#### [Goal of the exercise]
Render the data, from the line containing "What measure of" through its final line, as a JSON array of strings with one string per line and blank lines omitted.

+++++

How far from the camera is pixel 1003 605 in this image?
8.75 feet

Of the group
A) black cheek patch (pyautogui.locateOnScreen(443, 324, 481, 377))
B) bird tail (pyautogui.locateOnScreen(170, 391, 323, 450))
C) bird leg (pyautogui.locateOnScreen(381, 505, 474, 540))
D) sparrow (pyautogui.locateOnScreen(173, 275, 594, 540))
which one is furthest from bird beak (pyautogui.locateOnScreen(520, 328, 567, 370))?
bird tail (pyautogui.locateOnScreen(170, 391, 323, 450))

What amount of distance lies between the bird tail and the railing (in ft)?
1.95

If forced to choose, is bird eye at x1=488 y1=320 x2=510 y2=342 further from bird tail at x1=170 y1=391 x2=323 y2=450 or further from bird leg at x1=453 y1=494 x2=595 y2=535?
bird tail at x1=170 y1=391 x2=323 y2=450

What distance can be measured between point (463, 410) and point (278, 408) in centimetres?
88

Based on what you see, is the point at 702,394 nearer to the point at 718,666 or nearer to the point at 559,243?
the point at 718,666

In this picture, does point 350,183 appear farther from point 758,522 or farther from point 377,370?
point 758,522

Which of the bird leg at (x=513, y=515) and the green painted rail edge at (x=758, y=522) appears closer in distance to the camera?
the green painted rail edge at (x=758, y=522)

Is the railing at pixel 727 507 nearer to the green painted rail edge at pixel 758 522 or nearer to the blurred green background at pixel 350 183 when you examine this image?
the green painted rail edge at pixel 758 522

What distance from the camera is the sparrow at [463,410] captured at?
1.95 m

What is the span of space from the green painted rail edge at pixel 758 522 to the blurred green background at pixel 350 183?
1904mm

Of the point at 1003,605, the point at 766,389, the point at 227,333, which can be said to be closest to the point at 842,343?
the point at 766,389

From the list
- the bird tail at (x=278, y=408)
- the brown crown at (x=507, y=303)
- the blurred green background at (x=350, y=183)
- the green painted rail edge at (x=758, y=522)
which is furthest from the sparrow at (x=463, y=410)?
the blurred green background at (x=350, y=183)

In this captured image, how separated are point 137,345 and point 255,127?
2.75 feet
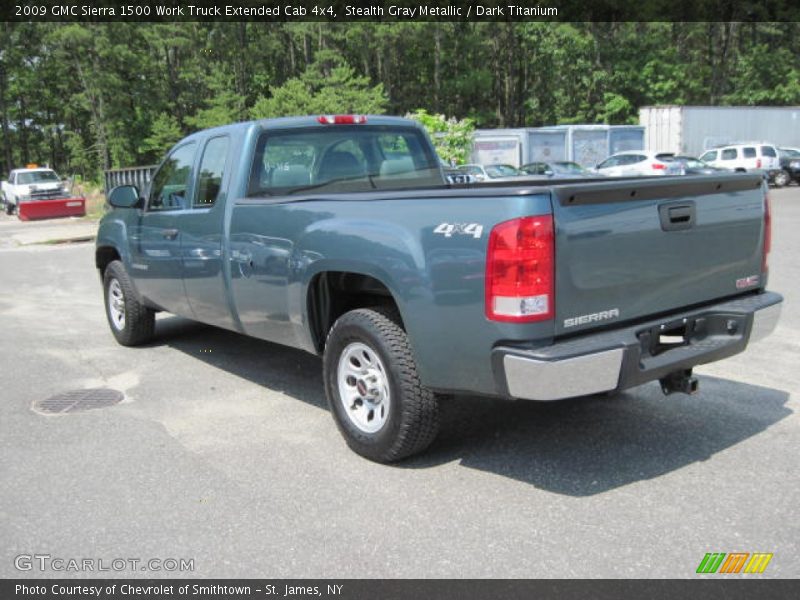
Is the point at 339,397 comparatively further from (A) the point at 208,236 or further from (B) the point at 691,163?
(B) the point at 691,163

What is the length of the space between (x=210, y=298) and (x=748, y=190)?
3.57 meters

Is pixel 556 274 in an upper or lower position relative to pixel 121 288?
upper

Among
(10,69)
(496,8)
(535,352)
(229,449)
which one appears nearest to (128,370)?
(229,449)

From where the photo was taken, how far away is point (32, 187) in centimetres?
2969

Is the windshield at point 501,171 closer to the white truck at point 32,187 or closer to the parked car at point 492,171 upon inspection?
the parked car at point 492,171

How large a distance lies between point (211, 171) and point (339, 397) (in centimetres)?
213

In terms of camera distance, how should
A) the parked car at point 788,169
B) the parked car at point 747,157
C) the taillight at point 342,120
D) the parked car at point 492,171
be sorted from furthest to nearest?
the parked car at point 788,169 < the parked car at point 747,157 < the parked car at point 492,171 < the taillight at point 342,120

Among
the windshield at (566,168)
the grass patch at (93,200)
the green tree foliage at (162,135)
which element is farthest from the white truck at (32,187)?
the green tree foliage at (162,135)

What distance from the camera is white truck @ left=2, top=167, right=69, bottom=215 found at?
2969 cm

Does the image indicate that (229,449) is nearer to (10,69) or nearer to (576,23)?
(576,23)

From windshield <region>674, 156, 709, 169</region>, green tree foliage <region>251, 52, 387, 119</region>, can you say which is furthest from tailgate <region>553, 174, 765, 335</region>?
green tree foliage <region>251, 52, 387, 119</region>

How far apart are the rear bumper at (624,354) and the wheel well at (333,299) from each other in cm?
121

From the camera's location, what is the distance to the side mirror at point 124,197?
6.32 metres

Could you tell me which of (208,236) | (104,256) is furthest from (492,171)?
(208,236)
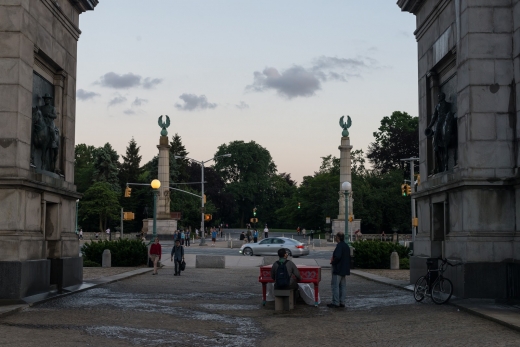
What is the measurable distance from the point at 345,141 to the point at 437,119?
6279 centimetres

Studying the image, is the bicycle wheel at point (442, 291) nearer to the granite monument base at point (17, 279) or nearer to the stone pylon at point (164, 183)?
the granite monument base at point (17, 279)

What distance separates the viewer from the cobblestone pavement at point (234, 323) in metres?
12.0

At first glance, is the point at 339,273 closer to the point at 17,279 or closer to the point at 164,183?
the point at 17,279

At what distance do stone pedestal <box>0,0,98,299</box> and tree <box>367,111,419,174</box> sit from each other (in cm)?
8225

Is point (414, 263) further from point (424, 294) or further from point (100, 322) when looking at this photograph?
point (100, 322)

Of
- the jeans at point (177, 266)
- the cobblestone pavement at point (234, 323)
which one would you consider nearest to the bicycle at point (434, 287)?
the cobblestone pavement at point (234, 323)

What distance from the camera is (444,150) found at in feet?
66.9

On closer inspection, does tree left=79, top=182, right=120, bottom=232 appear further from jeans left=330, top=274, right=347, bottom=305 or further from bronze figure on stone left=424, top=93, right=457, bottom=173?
jeans left=330, top=274, right=347, bottom=305

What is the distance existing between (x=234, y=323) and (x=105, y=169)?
116173 mm

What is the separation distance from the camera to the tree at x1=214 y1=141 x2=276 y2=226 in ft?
494

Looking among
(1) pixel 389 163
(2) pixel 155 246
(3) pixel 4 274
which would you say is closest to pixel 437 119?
(3) pixel 4 274

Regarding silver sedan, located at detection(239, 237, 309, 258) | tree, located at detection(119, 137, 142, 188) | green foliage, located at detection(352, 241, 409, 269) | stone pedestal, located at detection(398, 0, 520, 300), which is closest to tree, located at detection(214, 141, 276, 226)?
tree, located at detection(119, 137, 142, 188)

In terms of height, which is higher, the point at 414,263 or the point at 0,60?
the point at 0,60

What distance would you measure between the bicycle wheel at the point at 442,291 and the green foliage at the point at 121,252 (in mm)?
21537
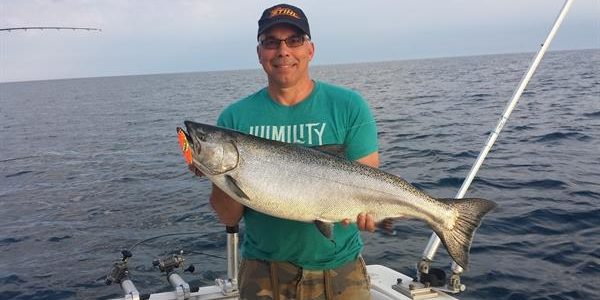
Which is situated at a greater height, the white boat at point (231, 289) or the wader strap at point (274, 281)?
the wader strap at point (274, 281)

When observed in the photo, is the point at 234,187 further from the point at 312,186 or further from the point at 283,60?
the point at 283,60

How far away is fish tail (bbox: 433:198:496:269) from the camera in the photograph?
4160 mm

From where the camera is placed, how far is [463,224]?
4.19 meters

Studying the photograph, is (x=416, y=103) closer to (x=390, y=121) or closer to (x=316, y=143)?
(x=390, y=121)

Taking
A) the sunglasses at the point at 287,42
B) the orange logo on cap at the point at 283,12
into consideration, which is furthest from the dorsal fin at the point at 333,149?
the orange logo on cap at the point at 283,12

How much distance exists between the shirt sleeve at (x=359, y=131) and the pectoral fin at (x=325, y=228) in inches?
24.6

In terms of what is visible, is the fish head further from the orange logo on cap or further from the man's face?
the orange logo on cap

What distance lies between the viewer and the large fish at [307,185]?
3.88 m

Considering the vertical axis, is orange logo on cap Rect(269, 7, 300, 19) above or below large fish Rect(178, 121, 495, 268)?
above

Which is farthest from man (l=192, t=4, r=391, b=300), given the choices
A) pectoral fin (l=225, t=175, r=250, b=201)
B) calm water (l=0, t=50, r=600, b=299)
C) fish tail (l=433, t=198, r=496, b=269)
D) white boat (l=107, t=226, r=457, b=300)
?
calm water (l=0, t=50, r=600, b=299)

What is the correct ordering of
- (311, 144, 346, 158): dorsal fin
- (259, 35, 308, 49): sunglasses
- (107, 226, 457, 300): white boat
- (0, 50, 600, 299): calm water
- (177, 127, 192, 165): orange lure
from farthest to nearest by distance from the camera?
(0, 50, 600, 299): calm water, (107, 226, 457, 300): white boat, (259, 35, 308, 49): sunglasses, (311, 144, 346, 158): dorsal fin, (177, 127, 192, 165): orange lure

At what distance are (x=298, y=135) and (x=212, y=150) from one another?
73cm

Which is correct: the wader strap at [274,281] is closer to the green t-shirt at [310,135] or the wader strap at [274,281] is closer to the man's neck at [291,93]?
the green t-shirt at [310,135]

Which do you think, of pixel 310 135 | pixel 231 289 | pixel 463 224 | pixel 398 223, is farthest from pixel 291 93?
pixel 398 223
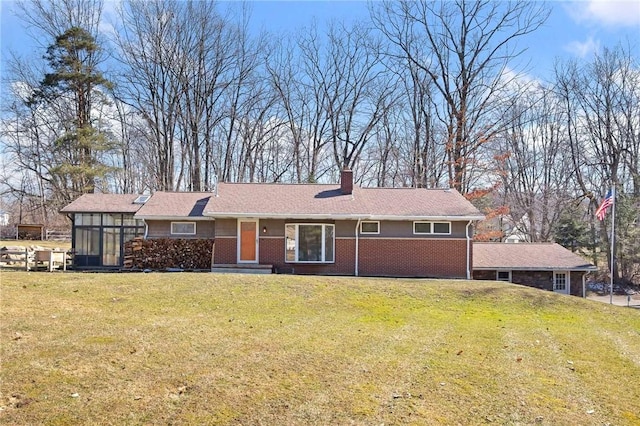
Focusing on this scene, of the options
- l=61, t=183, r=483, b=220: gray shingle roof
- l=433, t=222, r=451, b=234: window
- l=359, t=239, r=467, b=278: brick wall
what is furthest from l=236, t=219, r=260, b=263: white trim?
l=433, t=222, r=451, b=234: window

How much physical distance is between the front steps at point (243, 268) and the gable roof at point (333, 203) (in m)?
1.94

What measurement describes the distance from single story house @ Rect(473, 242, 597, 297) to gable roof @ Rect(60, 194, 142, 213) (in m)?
16.8

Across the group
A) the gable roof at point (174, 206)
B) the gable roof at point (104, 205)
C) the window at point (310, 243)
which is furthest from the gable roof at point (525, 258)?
the gable roof at point (104, 205)

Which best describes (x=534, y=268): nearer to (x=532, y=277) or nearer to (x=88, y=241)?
(x=532, y=277)

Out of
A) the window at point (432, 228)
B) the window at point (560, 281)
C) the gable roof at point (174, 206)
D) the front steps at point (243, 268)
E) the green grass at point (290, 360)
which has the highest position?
the gable roof at point (174, 206)

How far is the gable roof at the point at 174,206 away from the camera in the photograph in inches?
779

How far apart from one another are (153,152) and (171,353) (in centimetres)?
3085

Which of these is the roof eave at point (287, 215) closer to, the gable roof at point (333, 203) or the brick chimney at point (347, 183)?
the gable roof at point (333, 203)

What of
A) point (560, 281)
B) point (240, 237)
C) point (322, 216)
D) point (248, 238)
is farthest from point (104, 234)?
point (560, 281)

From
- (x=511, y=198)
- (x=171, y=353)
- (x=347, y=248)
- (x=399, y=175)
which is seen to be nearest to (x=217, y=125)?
(x=399, y=175)

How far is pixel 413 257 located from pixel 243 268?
263 inches

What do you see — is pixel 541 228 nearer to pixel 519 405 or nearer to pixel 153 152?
pixel 153 152

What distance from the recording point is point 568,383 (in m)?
6.43

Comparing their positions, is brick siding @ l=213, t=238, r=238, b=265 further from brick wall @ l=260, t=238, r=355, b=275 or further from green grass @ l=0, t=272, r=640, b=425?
green grass @ l=0, t=272, r=640, b=425
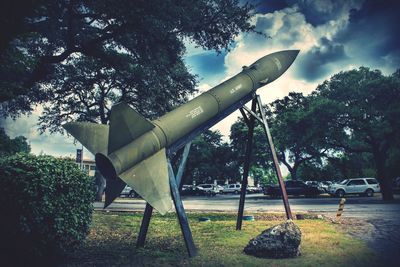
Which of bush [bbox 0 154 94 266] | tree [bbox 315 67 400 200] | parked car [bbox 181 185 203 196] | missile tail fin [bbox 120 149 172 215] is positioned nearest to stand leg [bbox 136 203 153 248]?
missile tail fin [bbox 120 149 172 215]

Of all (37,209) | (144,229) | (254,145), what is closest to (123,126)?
(37,209)

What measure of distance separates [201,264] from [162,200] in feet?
5.04

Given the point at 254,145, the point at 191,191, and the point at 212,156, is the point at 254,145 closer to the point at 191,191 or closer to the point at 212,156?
the point at 212,156

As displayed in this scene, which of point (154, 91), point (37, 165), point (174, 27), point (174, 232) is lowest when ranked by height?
point (174, 232)

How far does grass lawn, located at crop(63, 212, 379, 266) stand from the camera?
582cm

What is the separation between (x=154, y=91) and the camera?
50.6 ft

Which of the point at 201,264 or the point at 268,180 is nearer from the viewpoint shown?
the point at 201,264

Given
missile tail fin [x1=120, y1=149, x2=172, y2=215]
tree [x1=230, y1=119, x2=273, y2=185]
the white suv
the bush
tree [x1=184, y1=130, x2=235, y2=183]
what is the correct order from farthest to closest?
tree [x1=184, y1=130, x2=235, y2=183]
tree [x1=230, y1=119, x2=273, y2=185]
the white suv
missile tail fin [x1=120, y1=149, x2=172, y2=215]
the bush

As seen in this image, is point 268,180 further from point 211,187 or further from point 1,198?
point 1,198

+++++

#### [Response]
[
  "What measure of distance separates [201,264] from [162,200] in feet?",
  "5.04",
  "Given the point at 254,145, the point at 191,191, and the point at 212,156, is the point at 254,145 closer to the point at 191,191 or closer to the point at 212,156?",
  "the point at 212,156",
  "As displayed in this scene, which of point (154, 91), point (37, 165), point (174, 27), point (174, 232) is lowest when ranked by height?",
  "point (174, 232)",
  "How far does grass lawn, located at crop(63, 212, 379, 266) stand from the camera?",
  "582cm",
  "What is the separation between (x=154, y=91) and the camera?",
  "50.6 ft",
  "Which of the point at 201,264 or the point at 268,180 is nearer from the viewpoint shown?",
  "the point at 201,264",
  "Given",
  "missile tail fin [x1=120, y1=149, x2=172, y2=215]",
  "tree [x1=230, y1=119, x2=273, y2=185]",
  "the white suv",
  "the bush",
  "tree [x1=184, y1=130, x2=235, y2=183]",
  "what is the correct order from farthest to closest?",
  "tree [x1=184, y1=130, x2=235, y2=183]",
  "tree [x1=230, y1=119, x2=273, y2=185]",
  "the white suv",
  "missile tail fin [x1=120, y1=149, x2=172, y2=215]",
  "the bush",
  "As seen in this image, is point 268,180 further from point 211,187 or further from point 1,198?",
  "point 1,198"
]